The medium the sculptor chooses to create his piece (“model”) is a personal one – determined by asking these questions:
  1. What do you want to do with the finished model?
  2. Do you have a preference for the material’s ingredients?
  3. What feel or texture do you want while sculpting?

If you want to reproduce your finished model by making a mold and then cast of the piece, then you will want to sculpt using an oil- and wax-based material such as Plastilina. If you want your model to cure naturally producing a finished piece with no further mold making and casting required, then sculpting with a direct modeling material such as self-hardening clay (also known as air-dried clay) would be your choice. If you want to fire you modeled piece in a kiln, then a water based clay, such as pottery (ceramic) clay would be your best bet.

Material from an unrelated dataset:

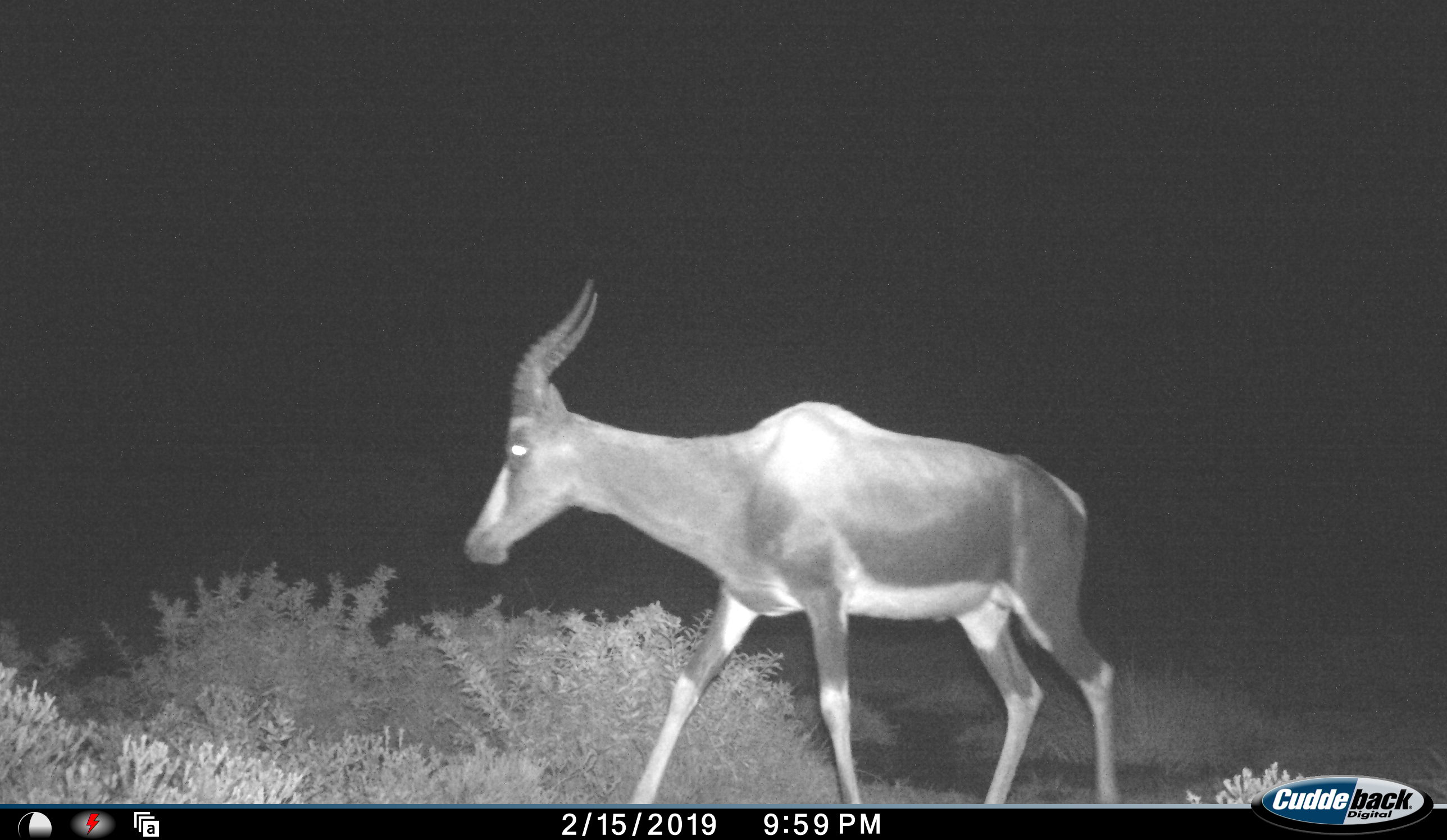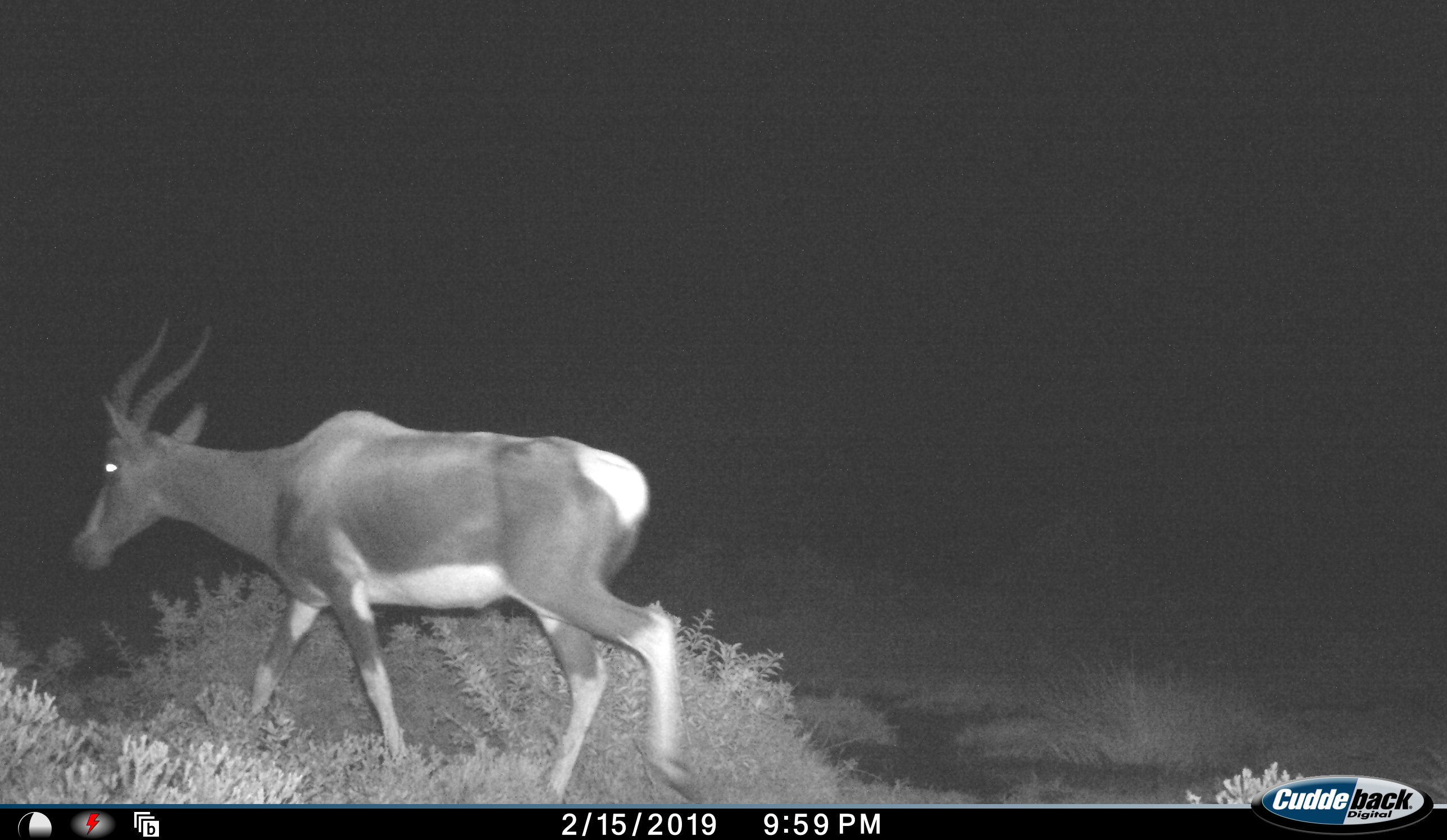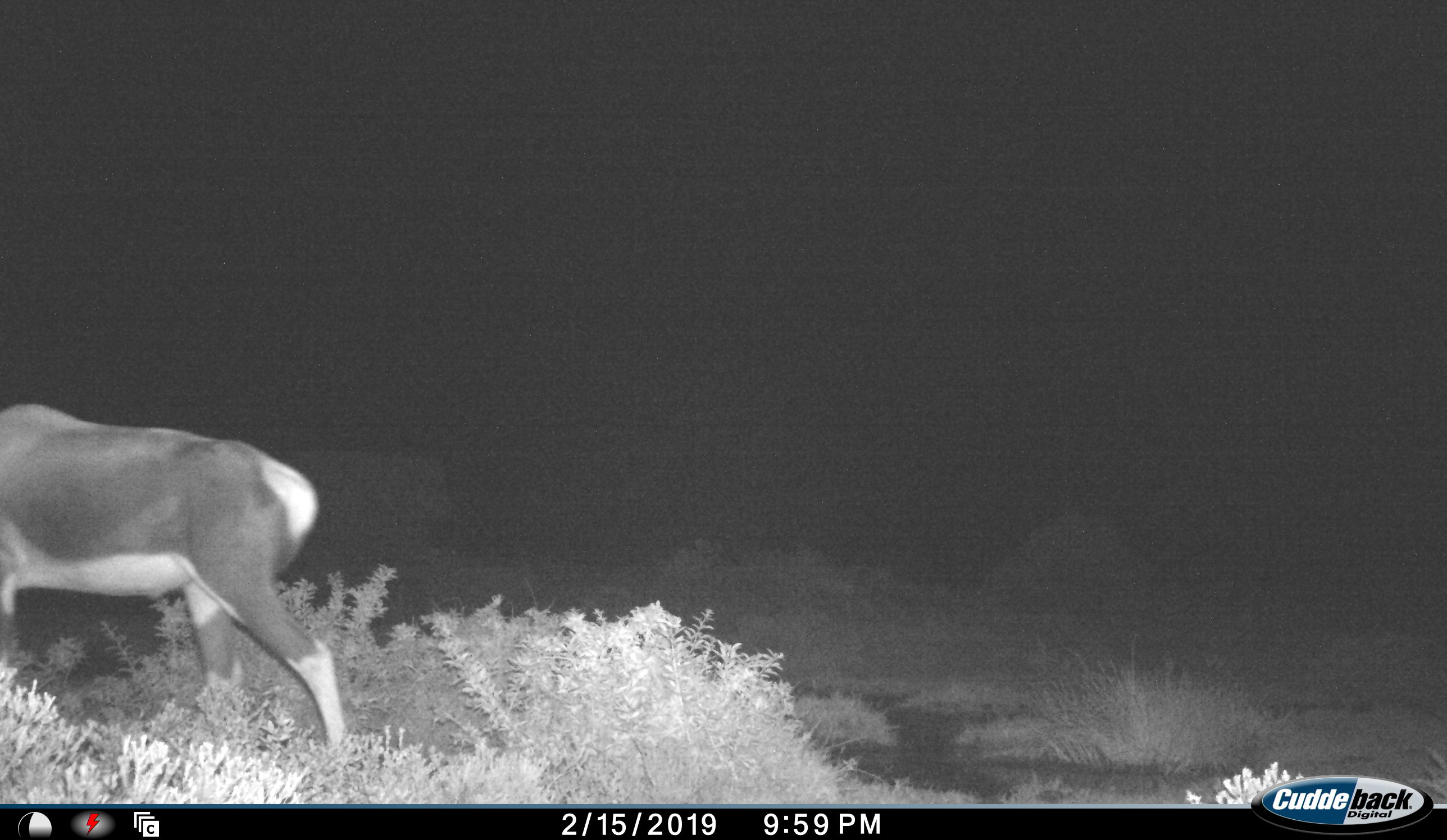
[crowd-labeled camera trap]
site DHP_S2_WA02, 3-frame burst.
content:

While all clay bodies have clay flour as a major component, their uniqueness is found in their individual formula’s remaining ingredients. In simple terms, Plastilina is an oil-and wax-base clay; self-hardening clay has a ceramic clay body as its base with natural additives to make them air-harden. Pottery (ceramic) clay is made from base clay with additional components mixed in a ribbon blender or pug mill while adding water.

Lastly, while not a medium you would normally think to sculpt in, many choose to directly model with wax in order to create a finely detailed piece. Other carving waxes are ideal for the mold making and casting process.